I dati raccolti confermano una situazione critica: alla Procura della Repubblica risultano in servizio solo 14 dipendenti rispetto ai 26 previsti, mentre al Tribunale ne sono presenti 22 su 45. Anche l’Unep, Ufficio unico notifiche tribunale e giudice di pace, è in forte sofferenza, con appena 6 dipendenti su 15, tra cui solo 2 dei 7 funzionari attesi, 1 ufficiale giudiziario su 4 e la metà degli assistenti previsti. Ancora più difficile è la condizione dell’Ufficio del Giudice di Pace, dove l’80% dei posti risulta scoperto: è presente una sola figura amministrativa su cinque. Alla Casa Circondariale di Belluno mancano invece 10 unità su un organico di diritto di 16 persone.
«L’assenza di un cancelliere abilitato al Giudice di Pace blocca migliaia di pratiche, allungando i tempi della giustizia», dichiara Denise Casanova, segretaria generale della Cgil Belluno. «Una situazione risolvibile rapidamente con personale amministrativo formato, ma che va affrontata con urgenza».

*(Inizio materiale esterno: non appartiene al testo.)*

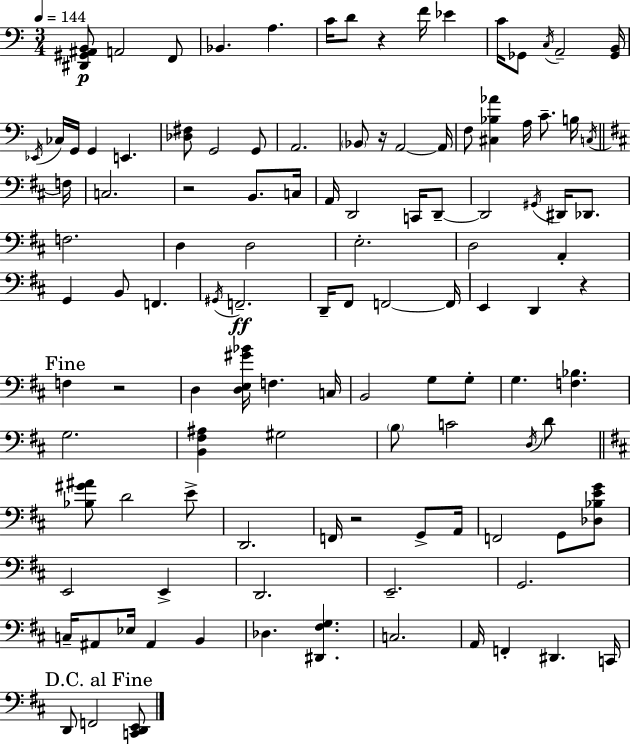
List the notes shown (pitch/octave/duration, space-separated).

[D#2,G#2,A#2,B2]/e A2/h F2/e Bb2/q. A3/q. C4/s D4/e R/q F4/s Eb4/q C4/s Gb2/e C3/s A2/h [Gb2,B2]/s Eb2/s CES3/s G2/s G2/q E2/q. [Db3,F#3]/e G2/h G2/e A2/h. Bb2/e R/s A2/h A2/s F3/e [C#3,Bb3,Ab4]/q A3/s C4/e. B3/s C3/s F3/s C3/h. R/h B2/e. C3/s A2/s D2/h C2/s D2/e D2/h G#2/s D#2/s Db2/e. F3/h. D3/q D3/h E3/h. D3/h A2/q G2/q B2/e F2/q. G#2/s F2/h. D2/s F#2/e F2/h F2/s E2/q D2/q R/q F3/q R/h D3/q [D3,E3,G#4,Bb4]/s F3/q. C3/s B2/h G3/e G3/e G3/q. [F3,Bb3]/q. G3/h. [B2,F#3,A#3]/q G#3/h B3/e C4/h D3/s D4/e [Bb3,G#4,A#4]/e D4/h E4/e D2/h. F2/s R/h G2/e A2/s F2/h G2/e [Db3,Bb3,E4,G4]/e E2/h E2/q D2/h. E2/h. G2/h. C3/s A#2/e Eb3/s A#2/q B2/q Db3/q. [D#2,F#3,G3]/q. C3/h. A2/s F2/q D#2/q. C2/s D2/e F2/h [C2,D2,E2]/e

La recente nomina della nuova presidente del Tribunale, Silvia Ferri, ha permesso di riattivare la Sezione Lavoro, rimasta ferma per mesi, ma non ha modificato il quadro complessivo, ancora segnato da una profonda insufficienza di organico. Secondo Cgil, Cisl e Uil, il sistema giudiziario provinciale rischia la paralisi, già provato dalla chiusura delle sedi giudiziarie a Pieve di Cadore, Feltre e Cortina, in un contesto aggravato dalla carenza di servizi e dalle difficoltà di mobilità.
Nel frattempo, alla Camera dei Deputati è in discussione un emendamento al Ddl Montagna, che prevede incentivi alla mobilità del personale verso le aree disagiate. I sindacati auspicano che tali misure diventino strutturali e durature. «Non è accettabile che un territorio già fragile debba subire anche un rallentamento della giustizia», commenta Sonia Bridda, coordinatrice Uil Veneto Belluno. «Chiediamo con forza che Belluno venga riconosciuta come sede disagiata, per facilitare l’assegnazione di nuovo personale. La giustizia deve essere un diritto garantito ad ogni cittadino, anche in montagna».